Rachel Aliene Corrie, 23 años, oriunda de Olympia, en el distrito de Washington, Estados Unidos, había llegado a Rafah en febrero para unirse al Movimiento de Solidaridad Internacional, la plataforma de resistencia no violenta, creada por Neta Golan, en defensa de la causa palestina y contra la ocupación. La muchacha formaba parte de un grupo de “internacionales” que luchaban por proteger a los refugiados de Rafah, una de las zonas más ensangrentadas del sur de Gaza, sometida constantemente a las presiones del ejército israelí. El 16 de marzo, una excavadora D-9, conducida por un soldado, aplastó su cuerpo, cuando ella, con un megáfono en la mano trataba de detener la acción de los militares.
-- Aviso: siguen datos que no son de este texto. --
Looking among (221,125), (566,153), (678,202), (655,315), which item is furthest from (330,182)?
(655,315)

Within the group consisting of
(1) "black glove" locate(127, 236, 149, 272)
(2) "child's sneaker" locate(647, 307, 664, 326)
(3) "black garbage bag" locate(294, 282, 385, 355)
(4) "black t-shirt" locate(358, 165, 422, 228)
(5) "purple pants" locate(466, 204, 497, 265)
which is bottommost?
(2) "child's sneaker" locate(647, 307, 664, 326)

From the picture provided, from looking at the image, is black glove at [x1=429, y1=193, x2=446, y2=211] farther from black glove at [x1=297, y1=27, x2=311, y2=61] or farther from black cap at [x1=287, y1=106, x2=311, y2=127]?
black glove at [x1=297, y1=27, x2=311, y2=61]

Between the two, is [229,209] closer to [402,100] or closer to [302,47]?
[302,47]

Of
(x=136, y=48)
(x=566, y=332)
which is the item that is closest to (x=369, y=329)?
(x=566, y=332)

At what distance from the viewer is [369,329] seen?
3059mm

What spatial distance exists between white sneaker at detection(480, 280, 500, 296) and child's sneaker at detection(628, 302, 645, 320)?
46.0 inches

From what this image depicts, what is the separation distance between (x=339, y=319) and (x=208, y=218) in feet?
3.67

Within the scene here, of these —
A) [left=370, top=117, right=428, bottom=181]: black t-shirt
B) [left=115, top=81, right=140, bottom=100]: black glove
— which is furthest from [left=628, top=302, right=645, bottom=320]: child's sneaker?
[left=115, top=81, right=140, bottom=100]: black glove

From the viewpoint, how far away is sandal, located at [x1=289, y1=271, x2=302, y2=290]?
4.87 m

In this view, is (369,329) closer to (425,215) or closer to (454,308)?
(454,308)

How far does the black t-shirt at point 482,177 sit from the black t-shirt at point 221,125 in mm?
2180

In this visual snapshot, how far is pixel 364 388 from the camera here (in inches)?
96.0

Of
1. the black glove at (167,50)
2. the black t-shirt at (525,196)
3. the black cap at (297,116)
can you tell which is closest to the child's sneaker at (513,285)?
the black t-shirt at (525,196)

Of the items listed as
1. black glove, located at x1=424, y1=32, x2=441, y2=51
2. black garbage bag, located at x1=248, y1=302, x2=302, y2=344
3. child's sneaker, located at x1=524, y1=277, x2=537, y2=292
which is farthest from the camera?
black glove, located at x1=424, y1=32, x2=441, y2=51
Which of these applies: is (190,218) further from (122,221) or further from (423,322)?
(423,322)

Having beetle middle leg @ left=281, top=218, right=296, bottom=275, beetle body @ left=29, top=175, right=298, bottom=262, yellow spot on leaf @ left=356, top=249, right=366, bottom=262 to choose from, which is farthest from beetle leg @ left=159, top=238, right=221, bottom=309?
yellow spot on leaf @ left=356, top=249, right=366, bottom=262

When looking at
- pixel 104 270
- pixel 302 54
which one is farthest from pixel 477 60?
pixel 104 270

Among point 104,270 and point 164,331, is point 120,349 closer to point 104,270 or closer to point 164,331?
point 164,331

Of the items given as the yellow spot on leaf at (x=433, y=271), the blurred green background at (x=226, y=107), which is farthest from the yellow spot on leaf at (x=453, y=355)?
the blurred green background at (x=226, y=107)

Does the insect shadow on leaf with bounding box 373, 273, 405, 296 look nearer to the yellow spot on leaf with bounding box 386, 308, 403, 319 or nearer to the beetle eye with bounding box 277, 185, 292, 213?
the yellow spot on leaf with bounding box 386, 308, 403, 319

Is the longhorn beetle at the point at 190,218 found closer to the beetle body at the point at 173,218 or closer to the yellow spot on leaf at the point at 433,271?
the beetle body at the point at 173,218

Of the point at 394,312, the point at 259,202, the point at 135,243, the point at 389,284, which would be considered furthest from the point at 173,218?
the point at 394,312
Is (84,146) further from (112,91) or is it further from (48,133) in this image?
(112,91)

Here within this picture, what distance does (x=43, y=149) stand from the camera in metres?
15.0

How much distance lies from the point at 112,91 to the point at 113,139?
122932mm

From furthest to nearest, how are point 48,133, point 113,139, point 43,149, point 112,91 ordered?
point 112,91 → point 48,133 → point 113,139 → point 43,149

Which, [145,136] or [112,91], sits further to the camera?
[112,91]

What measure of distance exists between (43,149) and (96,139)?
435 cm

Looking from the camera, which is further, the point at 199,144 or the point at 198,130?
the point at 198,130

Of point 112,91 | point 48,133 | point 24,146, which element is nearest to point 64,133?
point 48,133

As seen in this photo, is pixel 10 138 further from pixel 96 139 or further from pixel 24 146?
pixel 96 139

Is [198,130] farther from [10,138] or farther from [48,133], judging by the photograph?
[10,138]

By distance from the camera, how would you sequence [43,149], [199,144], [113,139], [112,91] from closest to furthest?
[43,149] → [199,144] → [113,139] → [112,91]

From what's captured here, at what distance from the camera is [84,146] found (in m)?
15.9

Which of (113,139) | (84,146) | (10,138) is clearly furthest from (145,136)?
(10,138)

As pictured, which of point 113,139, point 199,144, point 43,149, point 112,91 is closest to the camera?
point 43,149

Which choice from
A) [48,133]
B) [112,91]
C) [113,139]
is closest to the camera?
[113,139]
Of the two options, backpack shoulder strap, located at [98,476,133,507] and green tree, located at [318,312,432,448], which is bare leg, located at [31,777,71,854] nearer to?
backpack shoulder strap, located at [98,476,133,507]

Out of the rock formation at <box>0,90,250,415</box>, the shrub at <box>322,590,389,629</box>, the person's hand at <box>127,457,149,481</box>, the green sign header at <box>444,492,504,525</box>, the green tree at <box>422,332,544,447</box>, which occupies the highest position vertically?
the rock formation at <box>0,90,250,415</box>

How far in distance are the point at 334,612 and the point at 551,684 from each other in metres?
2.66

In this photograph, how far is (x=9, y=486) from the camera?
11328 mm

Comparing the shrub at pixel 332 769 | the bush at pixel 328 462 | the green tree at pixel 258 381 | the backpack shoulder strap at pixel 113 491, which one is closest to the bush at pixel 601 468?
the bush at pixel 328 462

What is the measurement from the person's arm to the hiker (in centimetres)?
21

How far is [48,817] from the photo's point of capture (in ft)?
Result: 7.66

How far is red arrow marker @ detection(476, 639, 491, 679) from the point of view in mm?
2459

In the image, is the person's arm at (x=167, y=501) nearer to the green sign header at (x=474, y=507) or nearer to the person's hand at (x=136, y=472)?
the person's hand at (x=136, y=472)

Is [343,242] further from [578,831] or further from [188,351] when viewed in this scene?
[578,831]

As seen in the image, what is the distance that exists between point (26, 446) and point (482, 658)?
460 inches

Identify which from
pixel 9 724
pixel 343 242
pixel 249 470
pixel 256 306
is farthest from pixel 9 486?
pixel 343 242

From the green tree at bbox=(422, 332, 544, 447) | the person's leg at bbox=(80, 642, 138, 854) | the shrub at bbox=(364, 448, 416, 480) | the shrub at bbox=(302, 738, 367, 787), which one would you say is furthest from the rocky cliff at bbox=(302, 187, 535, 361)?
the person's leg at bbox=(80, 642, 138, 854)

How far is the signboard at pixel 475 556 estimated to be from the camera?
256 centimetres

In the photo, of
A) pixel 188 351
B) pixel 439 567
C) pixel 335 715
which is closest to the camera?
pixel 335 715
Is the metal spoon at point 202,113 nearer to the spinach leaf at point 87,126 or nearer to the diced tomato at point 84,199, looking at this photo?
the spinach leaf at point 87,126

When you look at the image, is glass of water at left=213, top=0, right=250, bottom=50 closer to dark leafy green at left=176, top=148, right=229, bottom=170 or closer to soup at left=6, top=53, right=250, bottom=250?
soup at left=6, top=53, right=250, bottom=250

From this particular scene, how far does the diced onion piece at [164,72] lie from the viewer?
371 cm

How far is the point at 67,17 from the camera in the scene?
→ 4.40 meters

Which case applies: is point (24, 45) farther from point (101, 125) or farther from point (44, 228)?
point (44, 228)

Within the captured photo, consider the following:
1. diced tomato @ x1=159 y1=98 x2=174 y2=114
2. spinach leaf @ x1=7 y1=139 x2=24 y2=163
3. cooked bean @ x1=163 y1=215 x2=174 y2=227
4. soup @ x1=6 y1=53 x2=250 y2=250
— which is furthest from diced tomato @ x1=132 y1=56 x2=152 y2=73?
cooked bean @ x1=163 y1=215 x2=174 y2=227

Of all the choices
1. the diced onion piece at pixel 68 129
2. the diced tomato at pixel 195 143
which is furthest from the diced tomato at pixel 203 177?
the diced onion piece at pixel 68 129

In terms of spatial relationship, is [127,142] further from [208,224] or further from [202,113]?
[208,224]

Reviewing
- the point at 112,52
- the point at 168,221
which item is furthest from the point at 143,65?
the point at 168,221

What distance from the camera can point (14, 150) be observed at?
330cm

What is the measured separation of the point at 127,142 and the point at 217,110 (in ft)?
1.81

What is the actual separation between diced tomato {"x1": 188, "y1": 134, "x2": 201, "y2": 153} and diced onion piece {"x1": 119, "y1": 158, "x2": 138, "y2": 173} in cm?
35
Nadie está excluido de este ejército de contestatarios, ni siquiera los rabinos. Arik Ascherman, de 48 años, padre de tres hijos, oriundo de Estados Unidos, ciudadano israelí desde hace una veintena de años, es director ejecutivo de la organización Rabinos por los Derechos Humanos, una organización creada en 1988, entre otros objetivos, para propagar y educar a judíos, cristianos, musulmanes, israelíes y palestinos, religiosos y laicos en la defensa y aplicación de los derechos humanos. Entre estudiantes de los seminarios (yeshivas) y rabinos constituyen un grupo compacto de cerca de 100 militantes, que han venido protagonizando en los últimos tiempos numerosos actos de desobediencia civil.
“Tratamos de contrarrestar ese vínculo que se ha creado entre sentimiento religioso judío y la extrema derecha. Queremos enviar un mensaje de esperanza al pueblo palestino, utilizando para ello las raíces de la tradición y las fuentes del judaísmo. Una parte considerable de nuestro trabajo lo hacemos con la sociedad y en territorio ocupados”, asegura el rabino Ascherman mientras trata de esconder y minimizar lasfricciones con las organizaciones rabínicas tradicionales, defensoras a ultranza de soluciones militares propugnadas desde el poder. Quedan lejos los tiempos del proceso de paz en que su organización fue galardonada por el Parlamento de Jerusalén por defender la coexistencia.
Arik Ascherman es consciente de que estos son tiempos difíciles y que su fisonomía –lleva barba y cubre su cabeza con la kippa– lo convierte en un blanco fácil de los radicales cuando cruza el check-point y se adentra en los territorios. Ahora lo piensa hasta tres y cuatro veces antes de traspasar la línea verde. Pero ni los peligros ni el miedo lo llevarán a desertar de esta milicia religiosa. Ha optado por vivir, desde el fondo de sus convicciones religiosas, permanentemente movilizado. El también forma parte de la fuerza de choque de la rebelión en Israel.

* De El País de Madrid. Especial para Página/12.